I suppose a start (in the above instance) could be to ask how they were recommended? However this just scratches the surface and probably won’t really tell me where I should be investing my time.

I know I’m going to have to define some new metrics and I’ve got a lot of learning to do….   ….exciting times!

December 22, 2008

Student conversion and the role of social web

Filed under: International Student Recruitment, Social Media — Tags: , — Brendan @ 10:44 pm

I’ve read a few recent posts that have got me thinking about the role that different tools can play in the student conversion process. My starting point is the conversion funnel and the belief that I personally am not in control of how and where conversion conversations take place, nor what is said. All I can do is to try and influence the conversion to happen. To help me do this I have a range of tools at my disposal, including social web tools that can be deployed either on our site (to create a gated community of advocates) or on external sites (to create buzz).

Thinking in this way the issue becomes one of applying the right tools in the right ways at the right times to help shape the conversion funnel in the way I would like.

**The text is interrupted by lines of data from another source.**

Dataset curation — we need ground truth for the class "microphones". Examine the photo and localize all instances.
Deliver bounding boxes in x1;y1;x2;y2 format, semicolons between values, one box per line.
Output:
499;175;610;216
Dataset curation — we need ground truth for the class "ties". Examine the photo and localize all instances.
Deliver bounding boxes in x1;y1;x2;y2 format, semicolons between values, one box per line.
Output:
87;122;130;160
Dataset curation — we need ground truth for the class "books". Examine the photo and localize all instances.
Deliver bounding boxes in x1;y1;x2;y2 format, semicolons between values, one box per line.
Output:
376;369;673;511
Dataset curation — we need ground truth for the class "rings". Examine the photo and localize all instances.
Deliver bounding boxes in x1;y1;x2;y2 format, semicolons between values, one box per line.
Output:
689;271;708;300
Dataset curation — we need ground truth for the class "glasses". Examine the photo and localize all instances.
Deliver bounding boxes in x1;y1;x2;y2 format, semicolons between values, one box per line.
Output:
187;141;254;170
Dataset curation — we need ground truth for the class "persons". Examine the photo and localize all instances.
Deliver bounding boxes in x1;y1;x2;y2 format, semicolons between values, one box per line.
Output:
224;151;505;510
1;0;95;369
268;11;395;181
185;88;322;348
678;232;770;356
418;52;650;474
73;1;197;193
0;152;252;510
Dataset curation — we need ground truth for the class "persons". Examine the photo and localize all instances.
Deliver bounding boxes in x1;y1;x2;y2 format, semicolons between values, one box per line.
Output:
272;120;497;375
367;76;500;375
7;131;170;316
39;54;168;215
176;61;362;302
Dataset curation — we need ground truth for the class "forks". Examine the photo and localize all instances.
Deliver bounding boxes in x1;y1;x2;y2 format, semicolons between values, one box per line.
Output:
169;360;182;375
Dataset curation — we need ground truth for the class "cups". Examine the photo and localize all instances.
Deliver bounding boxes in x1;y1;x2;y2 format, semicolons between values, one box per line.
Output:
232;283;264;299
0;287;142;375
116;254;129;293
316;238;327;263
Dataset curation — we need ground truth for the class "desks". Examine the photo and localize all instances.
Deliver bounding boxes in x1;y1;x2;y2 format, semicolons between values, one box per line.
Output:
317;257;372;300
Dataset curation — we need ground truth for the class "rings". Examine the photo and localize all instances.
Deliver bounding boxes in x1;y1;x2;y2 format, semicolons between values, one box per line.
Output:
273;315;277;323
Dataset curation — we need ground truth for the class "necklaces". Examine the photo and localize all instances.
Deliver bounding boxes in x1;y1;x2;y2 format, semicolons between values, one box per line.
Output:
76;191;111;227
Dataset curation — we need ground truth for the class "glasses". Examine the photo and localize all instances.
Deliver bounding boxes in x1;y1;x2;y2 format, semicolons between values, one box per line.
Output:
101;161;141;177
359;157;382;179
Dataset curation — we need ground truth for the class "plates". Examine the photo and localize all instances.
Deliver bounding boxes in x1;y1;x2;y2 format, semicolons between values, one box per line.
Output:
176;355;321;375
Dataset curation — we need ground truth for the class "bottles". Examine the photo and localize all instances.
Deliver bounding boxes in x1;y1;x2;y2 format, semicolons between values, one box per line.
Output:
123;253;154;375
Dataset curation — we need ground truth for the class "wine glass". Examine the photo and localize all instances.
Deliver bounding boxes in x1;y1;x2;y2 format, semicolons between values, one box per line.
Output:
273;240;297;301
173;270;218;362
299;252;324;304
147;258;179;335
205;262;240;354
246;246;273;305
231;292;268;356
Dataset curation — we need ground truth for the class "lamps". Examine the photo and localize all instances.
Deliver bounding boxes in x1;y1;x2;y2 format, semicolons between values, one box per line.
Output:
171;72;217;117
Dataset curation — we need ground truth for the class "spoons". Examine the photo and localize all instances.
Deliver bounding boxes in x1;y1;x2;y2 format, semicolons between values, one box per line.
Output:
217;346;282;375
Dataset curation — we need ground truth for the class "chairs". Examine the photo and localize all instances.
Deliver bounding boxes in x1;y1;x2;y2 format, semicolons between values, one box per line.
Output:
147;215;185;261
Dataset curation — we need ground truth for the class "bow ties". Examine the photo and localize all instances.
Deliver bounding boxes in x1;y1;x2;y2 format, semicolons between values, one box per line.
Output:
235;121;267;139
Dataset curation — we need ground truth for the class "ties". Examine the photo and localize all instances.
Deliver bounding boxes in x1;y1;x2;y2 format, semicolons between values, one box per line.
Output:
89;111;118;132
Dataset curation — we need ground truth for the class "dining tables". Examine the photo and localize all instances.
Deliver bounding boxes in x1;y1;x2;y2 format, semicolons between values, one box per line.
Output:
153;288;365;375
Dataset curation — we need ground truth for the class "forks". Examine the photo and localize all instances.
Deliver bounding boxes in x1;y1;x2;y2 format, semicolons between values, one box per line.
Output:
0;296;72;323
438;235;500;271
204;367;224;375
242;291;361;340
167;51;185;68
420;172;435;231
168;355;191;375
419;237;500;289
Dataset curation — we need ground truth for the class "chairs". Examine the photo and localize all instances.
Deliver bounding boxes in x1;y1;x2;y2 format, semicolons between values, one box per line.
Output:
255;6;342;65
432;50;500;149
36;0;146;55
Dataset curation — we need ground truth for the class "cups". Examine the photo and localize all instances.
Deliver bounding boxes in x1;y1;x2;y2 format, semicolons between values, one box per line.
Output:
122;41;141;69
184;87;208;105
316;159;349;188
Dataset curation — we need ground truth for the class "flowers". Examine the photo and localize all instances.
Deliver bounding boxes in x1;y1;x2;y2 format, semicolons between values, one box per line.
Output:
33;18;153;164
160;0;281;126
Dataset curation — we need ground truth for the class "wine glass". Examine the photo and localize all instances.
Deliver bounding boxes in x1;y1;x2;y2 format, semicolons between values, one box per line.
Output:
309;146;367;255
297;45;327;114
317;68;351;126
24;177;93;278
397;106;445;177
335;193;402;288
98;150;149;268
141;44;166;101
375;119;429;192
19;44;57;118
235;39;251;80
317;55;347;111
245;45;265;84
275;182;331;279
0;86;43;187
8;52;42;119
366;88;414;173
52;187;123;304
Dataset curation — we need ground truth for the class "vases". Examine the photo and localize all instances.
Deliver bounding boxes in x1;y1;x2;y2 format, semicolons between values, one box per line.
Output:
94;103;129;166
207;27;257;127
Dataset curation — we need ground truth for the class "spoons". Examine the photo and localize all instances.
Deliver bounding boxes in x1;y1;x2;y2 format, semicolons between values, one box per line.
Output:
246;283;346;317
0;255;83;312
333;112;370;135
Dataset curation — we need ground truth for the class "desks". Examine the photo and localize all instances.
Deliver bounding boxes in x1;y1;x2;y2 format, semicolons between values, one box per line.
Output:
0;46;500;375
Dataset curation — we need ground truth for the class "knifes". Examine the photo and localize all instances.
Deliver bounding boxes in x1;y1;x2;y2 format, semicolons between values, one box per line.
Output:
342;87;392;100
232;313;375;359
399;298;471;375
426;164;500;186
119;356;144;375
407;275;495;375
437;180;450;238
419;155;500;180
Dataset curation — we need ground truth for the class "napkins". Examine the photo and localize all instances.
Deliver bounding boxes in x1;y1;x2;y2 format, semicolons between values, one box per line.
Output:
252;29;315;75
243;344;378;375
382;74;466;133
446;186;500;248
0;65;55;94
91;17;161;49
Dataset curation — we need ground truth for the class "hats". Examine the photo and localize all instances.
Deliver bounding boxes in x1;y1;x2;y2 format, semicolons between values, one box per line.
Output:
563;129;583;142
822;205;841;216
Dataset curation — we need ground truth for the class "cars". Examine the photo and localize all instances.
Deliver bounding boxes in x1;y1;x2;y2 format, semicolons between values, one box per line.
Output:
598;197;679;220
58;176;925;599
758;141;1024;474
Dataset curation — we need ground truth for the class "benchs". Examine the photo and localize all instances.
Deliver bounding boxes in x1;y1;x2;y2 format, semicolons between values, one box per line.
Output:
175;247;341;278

In doing this I think that there are two distinct purposes:

1) to recruit directly
2) to reinforce brand values with advocates

Different tools are obviously suited for different purposes. However I’d expect the conversations for potential students to mainly start outside my direct sphere of influence, unless they are actually responding to advertising – rare I know but it does happen!

There may then be some interaction with the University (probably via the website or driven by email marketing) but I’d imagine that potential students will still go elsewhere to verify that what they have been told by the University is correct, until they’ve paid their money and made their choice.

This is why the advocates are so important and why they need to be empowered to spread the brand messages. It’s also why we need to make it easy for them to do this.